*Exercise task*:
Copy the following records word for word, starting with the line that contains "Looking at the scene, would" and continuing through the last line of the records, including both the starting and final lines.
[BEGIN]
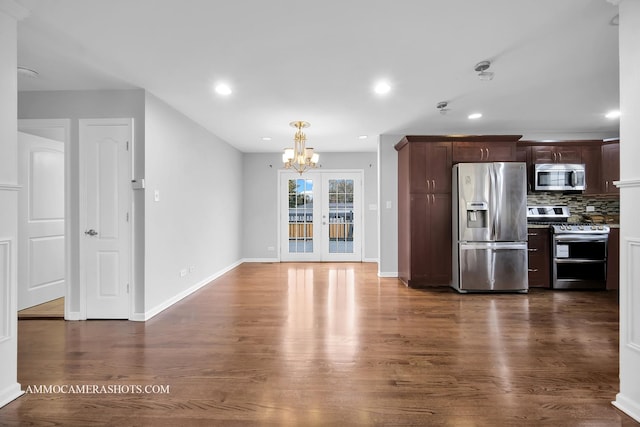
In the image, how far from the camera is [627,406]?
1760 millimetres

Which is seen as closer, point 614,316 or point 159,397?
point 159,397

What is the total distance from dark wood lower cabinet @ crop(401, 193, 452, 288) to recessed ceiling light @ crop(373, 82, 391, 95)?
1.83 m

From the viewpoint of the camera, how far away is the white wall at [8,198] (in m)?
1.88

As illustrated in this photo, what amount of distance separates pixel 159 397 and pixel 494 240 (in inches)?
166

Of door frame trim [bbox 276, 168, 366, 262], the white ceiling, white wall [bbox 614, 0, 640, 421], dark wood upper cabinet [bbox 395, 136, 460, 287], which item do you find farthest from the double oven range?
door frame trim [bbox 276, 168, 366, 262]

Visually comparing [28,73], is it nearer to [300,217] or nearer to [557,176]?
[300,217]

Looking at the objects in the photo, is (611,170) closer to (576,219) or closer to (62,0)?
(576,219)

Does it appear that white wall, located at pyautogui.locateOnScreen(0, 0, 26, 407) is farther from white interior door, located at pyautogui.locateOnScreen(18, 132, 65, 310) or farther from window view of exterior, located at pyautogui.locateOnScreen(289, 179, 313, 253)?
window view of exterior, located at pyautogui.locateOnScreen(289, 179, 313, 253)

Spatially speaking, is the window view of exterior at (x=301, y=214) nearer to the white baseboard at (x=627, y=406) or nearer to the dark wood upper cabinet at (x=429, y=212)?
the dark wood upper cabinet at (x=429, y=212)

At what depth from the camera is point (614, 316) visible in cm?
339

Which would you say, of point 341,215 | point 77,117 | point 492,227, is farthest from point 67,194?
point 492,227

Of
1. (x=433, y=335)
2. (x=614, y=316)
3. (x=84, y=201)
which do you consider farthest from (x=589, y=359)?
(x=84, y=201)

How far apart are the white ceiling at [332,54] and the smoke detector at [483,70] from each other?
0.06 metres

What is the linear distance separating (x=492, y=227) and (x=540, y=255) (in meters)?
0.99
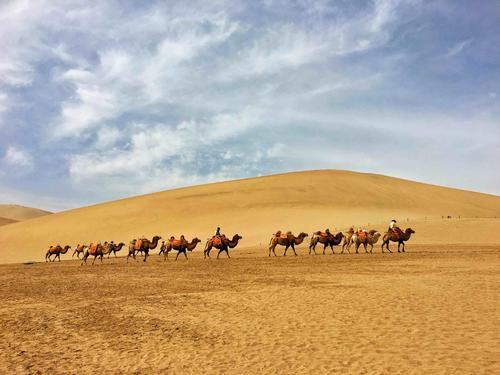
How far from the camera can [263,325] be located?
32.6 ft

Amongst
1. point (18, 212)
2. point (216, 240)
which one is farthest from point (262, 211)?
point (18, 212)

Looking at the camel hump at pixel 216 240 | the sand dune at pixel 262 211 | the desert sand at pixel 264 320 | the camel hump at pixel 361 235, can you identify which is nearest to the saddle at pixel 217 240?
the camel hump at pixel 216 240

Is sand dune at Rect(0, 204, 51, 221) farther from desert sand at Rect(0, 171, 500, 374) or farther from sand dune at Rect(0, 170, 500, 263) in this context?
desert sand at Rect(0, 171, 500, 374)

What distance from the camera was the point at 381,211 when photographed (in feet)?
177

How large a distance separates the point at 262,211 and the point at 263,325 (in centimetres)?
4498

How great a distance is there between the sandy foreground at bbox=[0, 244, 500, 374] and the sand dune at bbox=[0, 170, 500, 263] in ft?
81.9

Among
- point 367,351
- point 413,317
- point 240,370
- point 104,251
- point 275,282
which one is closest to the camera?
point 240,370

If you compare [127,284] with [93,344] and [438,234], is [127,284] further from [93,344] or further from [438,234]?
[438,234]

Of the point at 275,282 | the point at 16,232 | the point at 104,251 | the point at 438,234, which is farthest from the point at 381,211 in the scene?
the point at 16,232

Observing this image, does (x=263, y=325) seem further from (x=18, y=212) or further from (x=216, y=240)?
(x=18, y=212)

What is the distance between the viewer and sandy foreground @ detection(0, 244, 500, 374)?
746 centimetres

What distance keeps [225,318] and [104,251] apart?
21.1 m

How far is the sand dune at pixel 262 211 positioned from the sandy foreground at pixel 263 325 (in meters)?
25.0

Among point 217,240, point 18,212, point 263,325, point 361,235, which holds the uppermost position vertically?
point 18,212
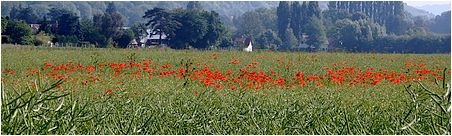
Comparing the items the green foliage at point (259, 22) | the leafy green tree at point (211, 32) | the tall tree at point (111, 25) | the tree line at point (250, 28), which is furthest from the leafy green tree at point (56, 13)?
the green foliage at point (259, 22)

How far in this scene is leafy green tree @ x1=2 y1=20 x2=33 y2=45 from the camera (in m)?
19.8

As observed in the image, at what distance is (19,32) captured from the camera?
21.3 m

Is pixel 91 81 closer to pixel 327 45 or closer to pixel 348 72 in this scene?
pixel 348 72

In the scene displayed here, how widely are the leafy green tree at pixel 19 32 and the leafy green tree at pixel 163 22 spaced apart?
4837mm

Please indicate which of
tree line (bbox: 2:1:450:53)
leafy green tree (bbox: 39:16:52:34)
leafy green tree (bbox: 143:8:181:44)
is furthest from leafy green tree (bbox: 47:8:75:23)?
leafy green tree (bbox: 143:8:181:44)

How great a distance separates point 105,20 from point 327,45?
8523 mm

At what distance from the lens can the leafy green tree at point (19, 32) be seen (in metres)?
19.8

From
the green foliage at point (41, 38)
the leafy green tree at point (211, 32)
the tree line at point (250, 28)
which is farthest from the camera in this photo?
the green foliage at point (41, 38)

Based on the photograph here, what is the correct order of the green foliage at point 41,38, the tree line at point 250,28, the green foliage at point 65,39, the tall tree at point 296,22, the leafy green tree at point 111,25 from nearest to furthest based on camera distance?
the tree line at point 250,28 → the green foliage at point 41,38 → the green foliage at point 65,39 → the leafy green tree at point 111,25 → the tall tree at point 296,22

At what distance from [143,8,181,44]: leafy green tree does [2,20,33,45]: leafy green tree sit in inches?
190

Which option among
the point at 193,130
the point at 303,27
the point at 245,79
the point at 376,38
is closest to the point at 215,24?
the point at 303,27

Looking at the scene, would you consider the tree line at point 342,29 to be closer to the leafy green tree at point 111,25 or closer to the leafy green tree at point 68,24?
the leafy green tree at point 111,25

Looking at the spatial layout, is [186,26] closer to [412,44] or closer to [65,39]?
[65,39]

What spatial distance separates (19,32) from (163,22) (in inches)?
[END]
*Correct answer*:
Looking at the scene, would you consider the tree line at point 342,29 to be closer to the leafy green tree at point 111,25 or closer to the leafy green tree at point 68,24?
the leafy green tree at point 111,25

Looking at the spatial layout, is [186,26] closer to [412,44] or closer to [65,39]?
[65,39]

What spatial distance separates (19,32) from (163,22) (in inches)?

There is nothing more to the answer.